"Is [177,63] closer" を含む行から最後の行までの範囲を、両端も含めてMarkdownの表で表してください。列は「番号」と「本文」の二つとし、空行は入れないでください。

### 保存された行
◆ ◆ ◆ ◆ ◆

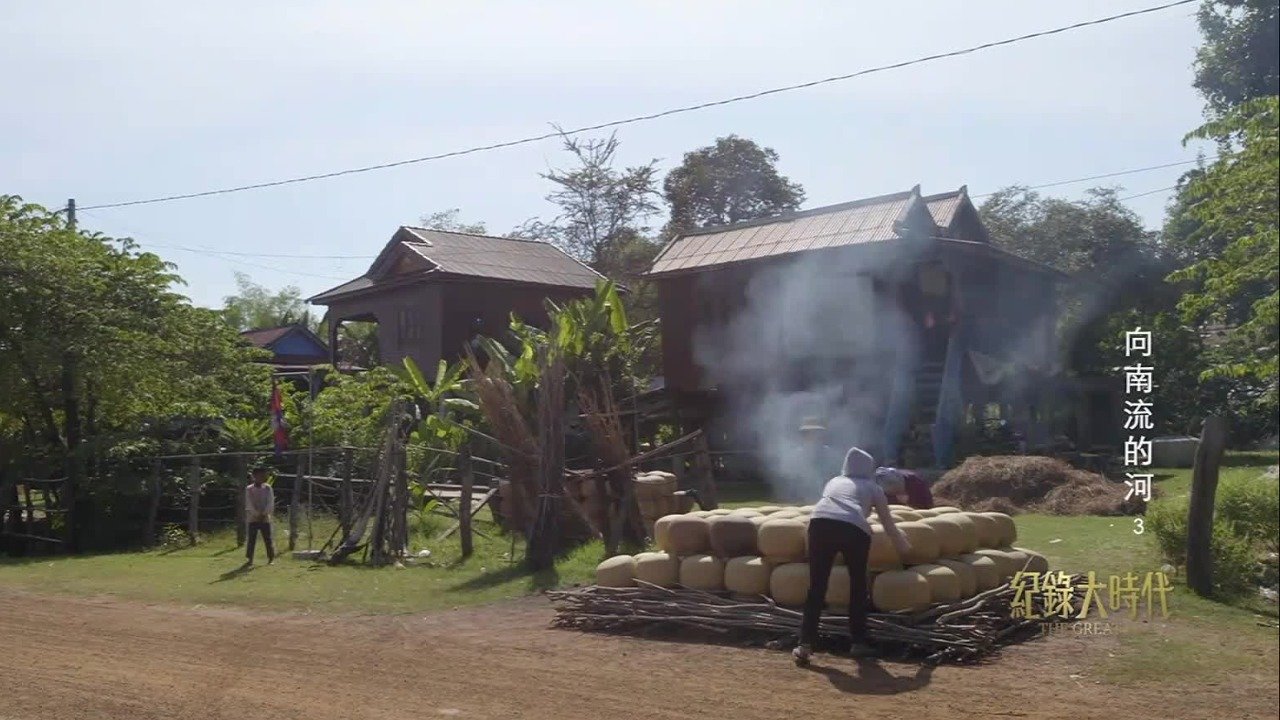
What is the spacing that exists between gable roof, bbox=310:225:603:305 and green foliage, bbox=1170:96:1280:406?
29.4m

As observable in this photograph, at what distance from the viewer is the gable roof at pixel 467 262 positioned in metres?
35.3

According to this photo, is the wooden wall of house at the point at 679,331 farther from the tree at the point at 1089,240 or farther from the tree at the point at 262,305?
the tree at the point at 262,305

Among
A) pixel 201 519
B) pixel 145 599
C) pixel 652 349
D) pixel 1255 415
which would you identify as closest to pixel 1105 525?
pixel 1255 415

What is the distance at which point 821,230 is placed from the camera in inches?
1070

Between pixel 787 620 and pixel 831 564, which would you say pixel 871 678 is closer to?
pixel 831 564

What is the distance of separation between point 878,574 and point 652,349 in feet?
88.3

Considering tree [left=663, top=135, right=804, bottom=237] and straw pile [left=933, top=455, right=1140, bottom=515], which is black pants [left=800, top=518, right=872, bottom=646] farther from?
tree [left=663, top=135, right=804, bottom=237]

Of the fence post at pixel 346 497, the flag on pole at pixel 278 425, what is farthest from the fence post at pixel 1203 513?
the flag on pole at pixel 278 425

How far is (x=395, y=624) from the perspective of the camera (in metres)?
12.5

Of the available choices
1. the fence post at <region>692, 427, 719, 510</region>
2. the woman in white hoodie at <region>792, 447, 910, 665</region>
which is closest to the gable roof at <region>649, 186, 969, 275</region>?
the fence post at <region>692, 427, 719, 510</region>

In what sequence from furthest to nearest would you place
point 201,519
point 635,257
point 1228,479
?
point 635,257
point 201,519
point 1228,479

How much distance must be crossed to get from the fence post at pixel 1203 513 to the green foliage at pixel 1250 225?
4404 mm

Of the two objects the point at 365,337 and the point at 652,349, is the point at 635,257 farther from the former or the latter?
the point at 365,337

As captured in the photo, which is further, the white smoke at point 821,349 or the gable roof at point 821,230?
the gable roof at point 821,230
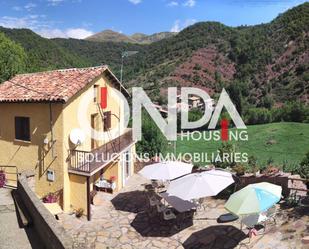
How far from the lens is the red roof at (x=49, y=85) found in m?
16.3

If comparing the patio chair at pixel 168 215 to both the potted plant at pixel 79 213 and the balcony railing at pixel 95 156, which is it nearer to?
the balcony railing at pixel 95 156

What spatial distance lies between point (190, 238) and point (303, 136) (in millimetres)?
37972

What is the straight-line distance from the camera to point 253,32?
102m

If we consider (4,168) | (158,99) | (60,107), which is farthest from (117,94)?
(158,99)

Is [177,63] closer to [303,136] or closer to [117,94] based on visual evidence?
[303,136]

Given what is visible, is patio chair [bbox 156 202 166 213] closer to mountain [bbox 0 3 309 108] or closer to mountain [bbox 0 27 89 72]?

◆ ◆ ◆ ◆ ◆

### 完成した課題
| 番号 | 本文 |
|---|---|
| 1 | Is [177,63] closer to [303,136] or closer to [117,94] based on visual evidence? |
| 2 | [303,136] |
| 3 | Given what is visible, is patio chair [bbox 156 202 166 213] closer to mountain [bbox 0 3 309 108] or closer to mountain [bbox 0 27 89 72]? |